Render the lines of the listing from the one containing "What is the distance of" through the one containing "866 millimetres", both included, as a numbered list with blank lines left out. Include no other lines.

═══ DATA FOR THIS EXERCISE

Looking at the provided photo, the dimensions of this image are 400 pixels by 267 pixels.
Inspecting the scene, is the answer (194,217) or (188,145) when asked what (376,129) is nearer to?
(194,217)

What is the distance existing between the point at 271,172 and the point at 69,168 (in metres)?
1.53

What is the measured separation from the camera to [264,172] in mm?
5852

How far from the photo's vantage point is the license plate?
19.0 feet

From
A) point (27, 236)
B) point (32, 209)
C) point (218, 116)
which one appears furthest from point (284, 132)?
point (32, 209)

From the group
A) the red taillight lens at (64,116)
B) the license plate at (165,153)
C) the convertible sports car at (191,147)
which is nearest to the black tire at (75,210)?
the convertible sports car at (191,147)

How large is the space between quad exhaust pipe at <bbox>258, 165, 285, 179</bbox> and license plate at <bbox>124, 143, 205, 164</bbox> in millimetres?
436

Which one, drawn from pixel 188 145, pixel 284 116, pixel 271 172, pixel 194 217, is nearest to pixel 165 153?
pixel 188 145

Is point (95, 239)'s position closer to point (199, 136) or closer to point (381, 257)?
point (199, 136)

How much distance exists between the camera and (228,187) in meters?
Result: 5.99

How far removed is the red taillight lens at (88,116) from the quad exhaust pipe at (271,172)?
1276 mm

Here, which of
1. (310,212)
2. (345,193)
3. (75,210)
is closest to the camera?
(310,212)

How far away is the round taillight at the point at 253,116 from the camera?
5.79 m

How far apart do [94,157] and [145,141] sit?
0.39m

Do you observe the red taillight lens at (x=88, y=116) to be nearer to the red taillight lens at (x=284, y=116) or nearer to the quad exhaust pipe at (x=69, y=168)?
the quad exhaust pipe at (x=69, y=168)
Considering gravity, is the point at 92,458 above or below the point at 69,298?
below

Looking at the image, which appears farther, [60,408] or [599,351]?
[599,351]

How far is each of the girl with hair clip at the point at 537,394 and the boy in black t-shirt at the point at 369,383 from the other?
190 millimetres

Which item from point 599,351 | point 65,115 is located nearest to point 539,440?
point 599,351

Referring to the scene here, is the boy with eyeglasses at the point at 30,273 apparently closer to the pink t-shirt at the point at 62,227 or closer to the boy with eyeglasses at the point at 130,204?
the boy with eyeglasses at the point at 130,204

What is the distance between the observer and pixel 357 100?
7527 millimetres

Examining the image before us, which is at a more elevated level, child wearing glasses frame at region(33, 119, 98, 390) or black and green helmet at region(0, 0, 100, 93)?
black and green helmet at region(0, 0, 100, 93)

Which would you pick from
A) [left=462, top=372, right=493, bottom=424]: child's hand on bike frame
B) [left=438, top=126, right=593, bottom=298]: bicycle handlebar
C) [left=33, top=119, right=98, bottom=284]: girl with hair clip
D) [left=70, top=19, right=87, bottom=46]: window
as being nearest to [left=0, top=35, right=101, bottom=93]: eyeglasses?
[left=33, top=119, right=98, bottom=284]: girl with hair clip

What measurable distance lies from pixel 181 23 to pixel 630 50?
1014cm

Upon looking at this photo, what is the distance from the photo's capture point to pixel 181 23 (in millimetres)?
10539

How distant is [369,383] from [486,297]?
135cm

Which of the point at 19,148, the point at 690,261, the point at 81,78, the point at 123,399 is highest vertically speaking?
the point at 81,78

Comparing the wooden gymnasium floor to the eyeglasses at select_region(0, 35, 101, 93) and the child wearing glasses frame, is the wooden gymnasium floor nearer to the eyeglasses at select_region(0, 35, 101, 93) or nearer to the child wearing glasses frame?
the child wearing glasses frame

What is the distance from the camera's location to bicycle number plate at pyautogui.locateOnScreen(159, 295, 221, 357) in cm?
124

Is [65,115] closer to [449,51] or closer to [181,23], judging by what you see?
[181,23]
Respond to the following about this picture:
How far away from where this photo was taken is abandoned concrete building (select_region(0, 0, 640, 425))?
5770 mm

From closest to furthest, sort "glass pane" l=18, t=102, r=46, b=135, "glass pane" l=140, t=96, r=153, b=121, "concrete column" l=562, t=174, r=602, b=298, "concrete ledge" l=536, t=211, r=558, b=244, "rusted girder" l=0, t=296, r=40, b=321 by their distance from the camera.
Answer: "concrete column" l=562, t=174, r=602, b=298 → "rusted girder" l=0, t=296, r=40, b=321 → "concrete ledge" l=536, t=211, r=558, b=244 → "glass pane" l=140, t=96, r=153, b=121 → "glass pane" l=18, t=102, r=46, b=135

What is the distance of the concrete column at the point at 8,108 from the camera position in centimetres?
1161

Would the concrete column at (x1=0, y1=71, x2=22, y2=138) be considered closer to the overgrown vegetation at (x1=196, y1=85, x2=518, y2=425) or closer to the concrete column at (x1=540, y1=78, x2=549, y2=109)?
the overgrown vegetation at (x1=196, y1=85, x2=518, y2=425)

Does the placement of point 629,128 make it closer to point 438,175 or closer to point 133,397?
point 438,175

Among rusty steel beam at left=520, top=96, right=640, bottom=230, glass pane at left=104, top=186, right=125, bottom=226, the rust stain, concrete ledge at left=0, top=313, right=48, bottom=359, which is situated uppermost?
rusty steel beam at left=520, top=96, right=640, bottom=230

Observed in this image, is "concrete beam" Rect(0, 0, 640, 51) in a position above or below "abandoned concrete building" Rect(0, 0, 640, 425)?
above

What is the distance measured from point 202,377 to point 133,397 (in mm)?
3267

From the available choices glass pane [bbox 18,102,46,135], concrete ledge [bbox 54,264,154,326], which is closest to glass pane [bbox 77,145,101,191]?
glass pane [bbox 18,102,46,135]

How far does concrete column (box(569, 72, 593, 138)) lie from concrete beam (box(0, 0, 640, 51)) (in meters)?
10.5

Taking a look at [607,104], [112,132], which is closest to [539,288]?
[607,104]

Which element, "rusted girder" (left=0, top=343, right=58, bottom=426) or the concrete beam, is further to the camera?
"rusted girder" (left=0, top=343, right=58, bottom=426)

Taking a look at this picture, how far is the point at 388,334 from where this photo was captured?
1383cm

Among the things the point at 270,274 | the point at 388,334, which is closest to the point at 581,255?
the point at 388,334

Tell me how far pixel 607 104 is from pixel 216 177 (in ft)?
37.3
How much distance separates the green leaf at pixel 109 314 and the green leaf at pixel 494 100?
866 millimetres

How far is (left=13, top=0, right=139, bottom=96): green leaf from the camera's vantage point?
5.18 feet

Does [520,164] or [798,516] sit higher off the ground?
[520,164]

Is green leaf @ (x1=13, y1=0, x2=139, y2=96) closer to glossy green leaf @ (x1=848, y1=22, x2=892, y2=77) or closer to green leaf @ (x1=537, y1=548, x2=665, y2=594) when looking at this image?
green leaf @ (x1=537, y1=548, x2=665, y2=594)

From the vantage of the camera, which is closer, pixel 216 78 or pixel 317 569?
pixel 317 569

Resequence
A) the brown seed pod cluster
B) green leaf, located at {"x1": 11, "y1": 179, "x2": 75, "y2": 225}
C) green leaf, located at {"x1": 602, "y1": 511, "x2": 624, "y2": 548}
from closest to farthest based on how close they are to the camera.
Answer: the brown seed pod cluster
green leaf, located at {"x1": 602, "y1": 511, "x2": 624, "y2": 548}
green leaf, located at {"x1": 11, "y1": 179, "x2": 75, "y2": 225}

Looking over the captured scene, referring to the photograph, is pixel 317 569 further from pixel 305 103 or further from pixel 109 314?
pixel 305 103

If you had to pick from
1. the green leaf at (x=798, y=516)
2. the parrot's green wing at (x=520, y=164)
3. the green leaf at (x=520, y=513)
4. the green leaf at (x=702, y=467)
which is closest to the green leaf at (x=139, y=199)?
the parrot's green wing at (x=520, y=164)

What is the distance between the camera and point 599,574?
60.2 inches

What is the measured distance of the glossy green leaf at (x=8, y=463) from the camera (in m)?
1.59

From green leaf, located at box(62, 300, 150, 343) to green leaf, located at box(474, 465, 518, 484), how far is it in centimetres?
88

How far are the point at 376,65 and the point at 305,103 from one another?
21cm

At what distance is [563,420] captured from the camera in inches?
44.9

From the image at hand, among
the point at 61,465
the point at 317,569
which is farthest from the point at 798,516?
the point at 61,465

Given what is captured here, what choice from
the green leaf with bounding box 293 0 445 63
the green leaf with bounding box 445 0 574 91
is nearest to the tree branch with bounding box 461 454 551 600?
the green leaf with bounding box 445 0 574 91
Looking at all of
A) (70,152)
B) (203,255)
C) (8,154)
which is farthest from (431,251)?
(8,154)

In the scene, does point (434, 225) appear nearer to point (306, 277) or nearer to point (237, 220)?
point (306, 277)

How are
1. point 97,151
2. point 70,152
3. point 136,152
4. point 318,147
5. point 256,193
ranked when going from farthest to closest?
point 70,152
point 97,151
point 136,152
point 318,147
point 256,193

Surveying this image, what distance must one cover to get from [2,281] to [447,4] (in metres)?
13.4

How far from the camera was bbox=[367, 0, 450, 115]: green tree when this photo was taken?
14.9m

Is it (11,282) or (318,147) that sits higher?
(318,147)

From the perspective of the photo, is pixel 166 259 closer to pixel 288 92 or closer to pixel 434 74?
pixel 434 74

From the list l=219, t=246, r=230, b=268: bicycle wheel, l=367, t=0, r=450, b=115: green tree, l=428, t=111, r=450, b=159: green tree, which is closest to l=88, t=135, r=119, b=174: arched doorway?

══════

**EXERCISE SOLUTION**
1. What is the distance of the concrete column at the point at 8,108 from the camera position in centimetres?
2. 1161
3. Would the concrete column at (x1=0, y1=71, x2=22, y2=138) be considered closer to the overgrown vegetation at (x1=196, y1=85, x2=518, y2=425) or closer to the concrete column at (x1=540, y1=78, x2=549, y2=109)?
4. the overgrown vegetation at (x1=196, y1=85, x2=518, y2=425)
5. Does the placement of point 629,128 make it closer to point 438,175 or closer to point 133,397?
6. point 438,175
7. Among rusty steel beam at left=520, top=96, right=640, bottom=230, glass pane at left=104, top=186, right=125, bottom=226, the rust stain, concrete ledge at left=0, top=313, right=48, bottom=359, which is situated uppermost?
8. rusty steel beam at left=520, top=96, right=640, bottom=230
9. Observed in this image, is "concrete beam" Rect(0, 0, 640, 51) in a position above or below "abandoned concrete building" Rect(0, 0, 640, 425)?
10. above
11. What is the distance measured from point 202,377 to point 133,397 (in mm)?
12. 3267
13. From the available choices glass pane [bbox 18,102,46,135], concrete ledge [bbox 54,264,154,326], which is closest to glass pane [bbox 77,145,101,191]?
14. glass pane [bbox 18,102,46,135]
15. How far does concrete column (box(569, 72, 593, 138)) lie from concrete beam (box(0, 0, 640, 51)) (in meters)?
16. 10.5
17. Taking a look at [607,104], [112,132], which is closest to [539,288]?
18. [607,104]
19. Which element, "rusted girder" (left=0, top=343, right=58, bottom=426) or the concrete beam, is further to the camera?
20. "rusted girder" (left=0, top=343, right=58, bottom=426)
21. Taking a look at this picture, how far is the point at 388,334 from where this photo was captured?
22. 1383cm
23. Among the things the point at 270,274 | the point at 388,334, which is closest to the point at 581,255?
24. the point at 388,334
25. Tell me how far pixel 607 104 is from pixel 216 177 (in ft)?
26. 37.3
27. How much distance separates the green leaf at pixel 109 314 and the green leaf at pixel 494 100?
28. 866 millimetres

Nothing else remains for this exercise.